Ma se il calcio aiutava a riequilibrare certe
situazioni offrendo una rappresentazione parzialmente civilizzata della guerra,
che ai mondiali permetteva poi di vedere i paesi in lotta gli uni contro gli altri, faceva ben di
più, nonostante il tradimento messo in atto da certi faccendieri, capaci fra
l’altro di guadagnare la fedeltà del giocatore al denaro del club, lottando per
fargli abbandonare la sua nazionale lontana, pur lucrando al contempo sul fatto
che quello stesso giocatore venga riconosciuto come eroe nazionale. E diceva
che in Africa spesso si è pensato alla pace solo per poter assistere a una
partita di calcio, e sopravvissuti di paesi come il Togo o l’Angola potevano
all’improvviso considerarsi cittadini soltanto perché le loro patrie
partecipavano a un campionato del mondo. E che il compianto Yekini, il quale
ricordava anche un po’, lui sì, il centravanti di riserva, sebbene fosse più
scuro, quando aveva segnato il primo gol nigeriano nella più importante delle
competizioni internazionali nel 1994 era corso alla meta, aveva afferrato la
rete scuotendola con aria allucinata e aveva fatto commuovere l’intero pianeta
gridando come se volesse farsi ascoltare da tutto il popolo del suo problematico paese.
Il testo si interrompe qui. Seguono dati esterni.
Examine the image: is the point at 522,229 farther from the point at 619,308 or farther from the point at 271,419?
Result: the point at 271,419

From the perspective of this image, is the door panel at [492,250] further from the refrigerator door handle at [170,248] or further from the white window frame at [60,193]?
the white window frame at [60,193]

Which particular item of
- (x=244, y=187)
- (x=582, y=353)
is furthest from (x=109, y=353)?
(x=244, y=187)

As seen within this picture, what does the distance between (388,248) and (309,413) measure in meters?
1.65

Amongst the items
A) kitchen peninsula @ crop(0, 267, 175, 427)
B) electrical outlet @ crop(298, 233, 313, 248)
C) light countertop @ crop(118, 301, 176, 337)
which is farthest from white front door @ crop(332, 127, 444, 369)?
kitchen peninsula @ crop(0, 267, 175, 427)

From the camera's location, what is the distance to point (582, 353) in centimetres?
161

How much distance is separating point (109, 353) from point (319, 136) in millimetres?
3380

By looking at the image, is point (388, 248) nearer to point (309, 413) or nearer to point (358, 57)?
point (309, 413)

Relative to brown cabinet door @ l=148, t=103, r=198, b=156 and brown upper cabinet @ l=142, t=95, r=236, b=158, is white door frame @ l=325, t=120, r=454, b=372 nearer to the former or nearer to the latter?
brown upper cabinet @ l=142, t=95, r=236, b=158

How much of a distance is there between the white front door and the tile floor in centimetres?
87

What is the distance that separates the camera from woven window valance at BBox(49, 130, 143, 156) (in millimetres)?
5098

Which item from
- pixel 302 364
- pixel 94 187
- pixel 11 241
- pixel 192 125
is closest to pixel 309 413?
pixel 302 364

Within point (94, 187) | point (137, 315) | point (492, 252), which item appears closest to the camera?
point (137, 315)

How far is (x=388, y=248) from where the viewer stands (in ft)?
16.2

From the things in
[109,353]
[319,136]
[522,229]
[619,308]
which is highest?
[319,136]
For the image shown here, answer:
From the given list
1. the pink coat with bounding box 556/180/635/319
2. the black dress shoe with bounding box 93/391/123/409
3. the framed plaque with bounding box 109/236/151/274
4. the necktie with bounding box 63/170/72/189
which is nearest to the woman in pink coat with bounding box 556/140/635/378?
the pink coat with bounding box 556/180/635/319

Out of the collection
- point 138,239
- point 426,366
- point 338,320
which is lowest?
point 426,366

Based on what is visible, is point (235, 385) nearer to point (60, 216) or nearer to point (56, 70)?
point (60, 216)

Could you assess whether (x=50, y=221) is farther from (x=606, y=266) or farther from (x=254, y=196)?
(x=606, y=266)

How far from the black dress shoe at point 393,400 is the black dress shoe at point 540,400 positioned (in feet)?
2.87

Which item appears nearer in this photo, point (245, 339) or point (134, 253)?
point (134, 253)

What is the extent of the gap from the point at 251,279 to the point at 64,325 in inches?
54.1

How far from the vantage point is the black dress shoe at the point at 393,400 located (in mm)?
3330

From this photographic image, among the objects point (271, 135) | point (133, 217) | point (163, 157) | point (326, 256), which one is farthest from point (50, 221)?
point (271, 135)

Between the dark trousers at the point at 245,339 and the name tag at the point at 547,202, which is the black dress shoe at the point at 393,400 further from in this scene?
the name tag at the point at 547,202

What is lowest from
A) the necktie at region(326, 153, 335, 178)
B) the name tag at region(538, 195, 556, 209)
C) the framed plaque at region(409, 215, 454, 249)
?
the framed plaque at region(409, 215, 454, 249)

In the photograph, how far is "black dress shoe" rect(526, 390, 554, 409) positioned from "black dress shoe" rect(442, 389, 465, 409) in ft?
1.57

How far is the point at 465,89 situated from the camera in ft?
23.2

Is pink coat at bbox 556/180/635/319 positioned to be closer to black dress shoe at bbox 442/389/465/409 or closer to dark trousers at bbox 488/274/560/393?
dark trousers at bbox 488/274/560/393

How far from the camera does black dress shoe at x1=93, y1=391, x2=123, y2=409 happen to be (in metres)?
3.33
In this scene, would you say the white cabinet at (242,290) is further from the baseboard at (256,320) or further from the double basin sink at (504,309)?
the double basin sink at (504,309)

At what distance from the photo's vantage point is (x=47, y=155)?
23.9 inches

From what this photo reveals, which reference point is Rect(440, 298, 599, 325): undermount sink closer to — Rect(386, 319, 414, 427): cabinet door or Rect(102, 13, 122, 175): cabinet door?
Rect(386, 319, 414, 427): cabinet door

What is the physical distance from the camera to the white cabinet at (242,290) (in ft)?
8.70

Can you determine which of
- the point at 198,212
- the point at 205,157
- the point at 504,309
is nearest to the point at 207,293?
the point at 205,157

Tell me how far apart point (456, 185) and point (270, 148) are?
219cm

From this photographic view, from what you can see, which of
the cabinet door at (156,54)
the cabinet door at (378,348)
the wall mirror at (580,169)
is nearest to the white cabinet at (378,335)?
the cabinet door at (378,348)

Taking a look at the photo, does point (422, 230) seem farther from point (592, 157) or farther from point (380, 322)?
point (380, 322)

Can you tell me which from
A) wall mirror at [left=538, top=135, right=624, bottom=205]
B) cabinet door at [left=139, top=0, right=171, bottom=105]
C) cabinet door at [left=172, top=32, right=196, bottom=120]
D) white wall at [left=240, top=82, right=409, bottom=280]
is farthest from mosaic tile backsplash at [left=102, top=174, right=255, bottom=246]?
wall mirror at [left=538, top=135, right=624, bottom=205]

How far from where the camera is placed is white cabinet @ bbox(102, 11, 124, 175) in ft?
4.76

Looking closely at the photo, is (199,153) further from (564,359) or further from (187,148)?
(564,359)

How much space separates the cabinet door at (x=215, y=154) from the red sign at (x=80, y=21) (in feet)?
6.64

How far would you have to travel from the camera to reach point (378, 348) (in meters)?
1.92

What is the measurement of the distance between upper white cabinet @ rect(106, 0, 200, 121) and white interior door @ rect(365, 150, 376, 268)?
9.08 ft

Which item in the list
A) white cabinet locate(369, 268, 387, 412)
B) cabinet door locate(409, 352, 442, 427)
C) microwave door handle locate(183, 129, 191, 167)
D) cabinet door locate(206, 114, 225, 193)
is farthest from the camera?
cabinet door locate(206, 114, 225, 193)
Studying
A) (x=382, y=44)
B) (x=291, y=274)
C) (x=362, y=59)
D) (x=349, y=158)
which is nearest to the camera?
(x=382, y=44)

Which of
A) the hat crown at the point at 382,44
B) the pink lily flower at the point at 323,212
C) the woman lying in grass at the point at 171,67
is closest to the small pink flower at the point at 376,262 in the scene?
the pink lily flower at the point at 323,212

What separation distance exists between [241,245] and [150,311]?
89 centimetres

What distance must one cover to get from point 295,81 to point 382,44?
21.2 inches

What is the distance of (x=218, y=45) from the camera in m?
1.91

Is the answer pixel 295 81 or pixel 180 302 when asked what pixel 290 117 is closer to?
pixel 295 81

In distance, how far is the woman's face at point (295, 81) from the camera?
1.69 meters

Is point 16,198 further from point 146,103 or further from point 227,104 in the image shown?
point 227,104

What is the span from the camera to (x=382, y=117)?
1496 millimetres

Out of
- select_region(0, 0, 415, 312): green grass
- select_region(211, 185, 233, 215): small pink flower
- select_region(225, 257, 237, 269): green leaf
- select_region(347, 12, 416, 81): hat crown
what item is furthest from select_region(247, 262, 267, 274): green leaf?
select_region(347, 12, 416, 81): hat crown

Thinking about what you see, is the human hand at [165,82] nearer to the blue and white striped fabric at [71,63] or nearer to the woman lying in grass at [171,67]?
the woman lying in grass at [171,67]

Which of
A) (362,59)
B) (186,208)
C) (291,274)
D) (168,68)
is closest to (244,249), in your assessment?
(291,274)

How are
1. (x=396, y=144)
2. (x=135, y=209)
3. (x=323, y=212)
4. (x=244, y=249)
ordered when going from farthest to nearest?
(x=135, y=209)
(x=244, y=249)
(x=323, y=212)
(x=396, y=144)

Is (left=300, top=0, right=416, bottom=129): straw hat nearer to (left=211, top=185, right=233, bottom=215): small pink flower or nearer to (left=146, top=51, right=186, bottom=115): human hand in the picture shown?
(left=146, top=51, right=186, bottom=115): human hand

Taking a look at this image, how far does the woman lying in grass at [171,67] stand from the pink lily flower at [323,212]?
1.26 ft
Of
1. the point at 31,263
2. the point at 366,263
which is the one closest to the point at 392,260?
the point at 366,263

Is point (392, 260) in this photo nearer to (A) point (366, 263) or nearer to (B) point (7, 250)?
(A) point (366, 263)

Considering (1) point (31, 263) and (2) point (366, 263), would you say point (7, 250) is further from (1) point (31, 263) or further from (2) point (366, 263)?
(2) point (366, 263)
Ma in un mondo in
cui i bambini giocavano ancora a palla con le teste di altri bambini alla
minima baruffa, il problema era tutt’altro che risolto.
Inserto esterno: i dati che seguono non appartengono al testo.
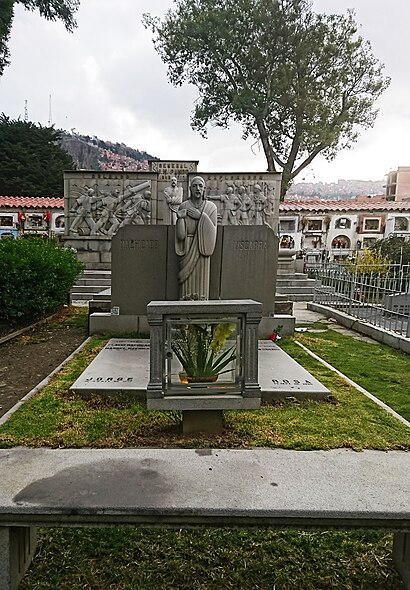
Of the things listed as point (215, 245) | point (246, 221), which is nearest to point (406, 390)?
point (215, 245)

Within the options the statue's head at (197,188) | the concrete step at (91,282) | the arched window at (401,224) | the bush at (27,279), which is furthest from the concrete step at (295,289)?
the arched window at (401,224)

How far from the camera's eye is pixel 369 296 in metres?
9.77

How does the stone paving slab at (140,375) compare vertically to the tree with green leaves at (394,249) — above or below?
below

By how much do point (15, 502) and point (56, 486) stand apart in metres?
0.23

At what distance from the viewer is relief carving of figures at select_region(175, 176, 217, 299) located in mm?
5957

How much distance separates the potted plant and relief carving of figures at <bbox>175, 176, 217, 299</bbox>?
128 inches

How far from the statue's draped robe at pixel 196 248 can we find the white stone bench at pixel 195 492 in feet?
12.1

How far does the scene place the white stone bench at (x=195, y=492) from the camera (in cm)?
210

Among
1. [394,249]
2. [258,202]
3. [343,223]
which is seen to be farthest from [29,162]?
[394,249]

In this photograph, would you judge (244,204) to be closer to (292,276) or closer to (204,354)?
(292,276)

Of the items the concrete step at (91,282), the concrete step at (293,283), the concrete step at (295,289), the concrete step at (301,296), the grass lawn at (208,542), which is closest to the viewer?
the grass lawn at (208,542)

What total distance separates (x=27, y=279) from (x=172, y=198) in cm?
872

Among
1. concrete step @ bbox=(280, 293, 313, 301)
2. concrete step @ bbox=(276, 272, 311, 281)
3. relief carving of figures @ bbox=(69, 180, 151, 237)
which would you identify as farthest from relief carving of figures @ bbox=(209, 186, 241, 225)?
concrete step @ bbox=(280, 293, 313, 301)

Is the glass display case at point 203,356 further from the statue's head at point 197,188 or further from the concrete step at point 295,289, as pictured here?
the concrete step at point 295,289
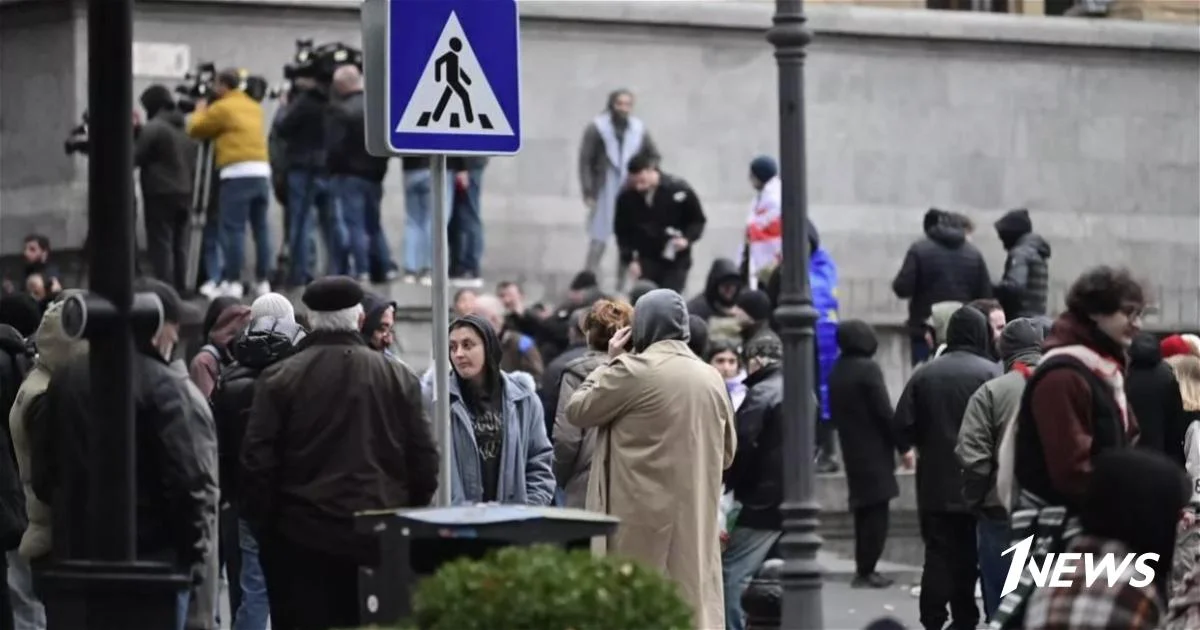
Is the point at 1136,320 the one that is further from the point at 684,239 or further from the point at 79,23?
the point at 79,23

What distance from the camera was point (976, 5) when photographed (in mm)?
30984

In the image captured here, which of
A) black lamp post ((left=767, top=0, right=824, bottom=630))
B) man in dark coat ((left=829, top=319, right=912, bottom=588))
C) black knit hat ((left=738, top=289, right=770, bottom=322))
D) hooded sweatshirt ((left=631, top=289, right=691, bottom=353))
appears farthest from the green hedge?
black knit hat ((left=738, top=289, right=770, bottom=322))

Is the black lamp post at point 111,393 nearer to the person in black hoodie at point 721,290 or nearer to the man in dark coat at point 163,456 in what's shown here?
the man in dark coat at point 163,456

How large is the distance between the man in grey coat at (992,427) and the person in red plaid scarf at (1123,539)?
500 centimetres

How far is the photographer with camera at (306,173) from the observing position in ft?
71.6

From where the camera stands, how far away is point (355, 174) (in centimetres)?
2212

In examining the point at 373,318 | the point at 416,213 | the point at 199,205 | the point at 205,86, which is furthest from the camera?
the point at 205,86

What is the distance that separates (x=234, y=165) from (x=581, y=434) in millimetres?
9474

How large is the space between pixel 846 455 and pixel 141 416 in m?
8.68

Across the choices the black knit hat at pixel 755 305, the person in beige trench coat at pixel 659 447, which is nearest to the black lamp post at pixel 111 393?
the person in beige trench coat at pixel 659 447

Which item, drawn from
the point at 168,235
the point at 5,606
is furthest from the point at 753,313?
the point at 5,606

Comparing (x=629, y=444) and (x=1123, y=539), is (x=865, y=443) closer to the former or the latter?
(x=629, y=444)

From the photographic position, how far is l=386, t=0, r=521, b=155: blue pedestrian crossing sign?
10.5 metres

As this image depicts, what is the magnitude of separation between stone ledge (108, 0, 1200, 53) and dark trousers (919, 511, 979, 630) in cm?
1184
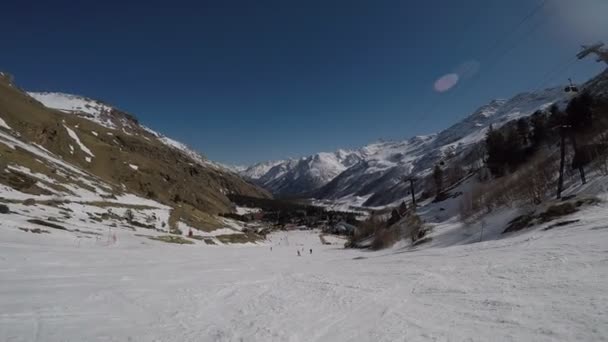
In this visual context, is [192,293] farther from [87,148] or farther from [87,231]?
[87,148]

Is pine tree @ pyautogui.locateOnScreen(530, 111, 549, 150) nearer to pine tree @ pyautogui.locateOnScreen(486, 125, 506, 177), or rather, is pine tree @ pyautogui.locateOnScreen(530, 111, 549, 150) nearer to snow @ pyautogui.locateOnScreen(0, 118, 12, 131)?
pine tree @ pyautogui.locateOnScreen(486, 125, 506, 177)

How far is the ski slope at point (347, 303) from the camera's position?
A: 7.55 meters

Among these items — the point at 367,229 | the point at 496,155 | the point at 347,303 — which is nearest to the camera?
the point at 347,303

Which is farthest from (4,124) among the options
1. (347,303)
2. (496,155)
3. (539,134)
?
(539,134)

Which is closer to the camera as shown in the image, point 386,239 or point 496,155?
point 386,239

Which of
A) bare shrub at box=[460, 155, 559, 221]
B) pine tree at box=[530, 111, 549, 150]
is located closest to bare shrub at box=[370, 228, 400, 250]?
bare shrub at box=[460, 155, 559, 221]

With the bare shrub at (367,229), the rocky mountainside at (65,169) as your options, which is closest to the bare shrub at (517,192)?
the bare shrub at (367,229)

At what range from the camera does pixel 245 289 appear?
14.7 meters

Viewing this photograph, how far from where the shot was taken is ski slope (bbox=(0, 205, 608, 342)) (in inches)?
297

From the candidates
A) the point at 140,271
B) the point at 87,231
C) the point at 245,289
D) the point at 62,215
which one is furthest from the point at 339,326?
the point at 62,215

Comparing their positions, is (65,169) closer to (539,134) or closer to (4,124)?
(4,124)

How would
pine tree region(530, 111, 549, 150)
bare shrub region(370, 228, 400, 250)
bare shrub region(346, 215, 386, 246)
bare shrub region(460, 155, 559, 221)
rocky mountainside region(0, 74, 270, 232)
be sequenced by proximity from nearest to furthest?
bare shrub region(460, 155, 559, 221)
rocky mountainside region(0, 74, 270, 232)
bare shrub region(370, 228, 400, 250)
pine tree region(530, 111, 549, 150)
bare shrub region(346, 215, 386, 246)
Se l’America Latina per molto tempo era stata un
grosso bacino di reclutamento sfruttato dalle grandi squadre europee, posizione
verso la quale sempre di più il Brasile marciava oggi in maniera imperialista, si diceva che
nei Balcani a volte smettevano di farsi la guerra, che serbi e croati dicevano
stop alla carneficina domestica per farsi una partitella di qualche ora, finché
qualcuno non si rimetteva a sparare. Aveva letto a proposito un brillante
capitolo di un romanzo che per caso una volta era capitato fra le mani del
figlio, per via di un reportage su una rivista di musica rock. Il libro, il
figlio aveva subito smesso di leggerlo, parlava, nel titolo, di un soldato che
aggiustava un grammofono.
Ma se l’ONU ricreativa del calcio era in grado di
fornire servizi maggiori di quelli di qualsiasi esercito di caschi blu, era
anche vero che albergavano fra le sue truppe alcune delle figure più corrotte
al mondo, sempre disposte a riciclare denaro, spolpare, massimizzare i guadagni
in affari giganteschi che lievitavano vantaggiosamente nei continenti più
poveri, portando avanti uno sfruttamento da sempre così fondamentale alla
sopravvivenza del capitalismo. Una squadra di calcio aveva diritti che le altre
imprese non avevano, e spesso sopravviveva solo ed esclusivamente grazie alla
sua gestione truffaldina. Ed era quello il mondo in cui lui, fin dall’inizio
niente più che un appassionato, João, il Rosso, aveva versato il proprio
sangue, aveva bevuto il suo sangue…
Ah, i Balcani.
Quando era bambino, ai mondiali teneva per la
Iugoslavia, e non per via del suo cinquanta per cento di sangue slavo, anche
perché l’Unione Sovietica gli era molto più vicina, ma perché gli piaceva il
nome. Iugoslavia… Adulto, si era accorto che gli iugoslavi giocavano bene per
davvero, e lo aveva addolorato che le partite dovessero interrompersi per così
tanto tempo, essendo il paese dilaniato da una guerra piena di interessi.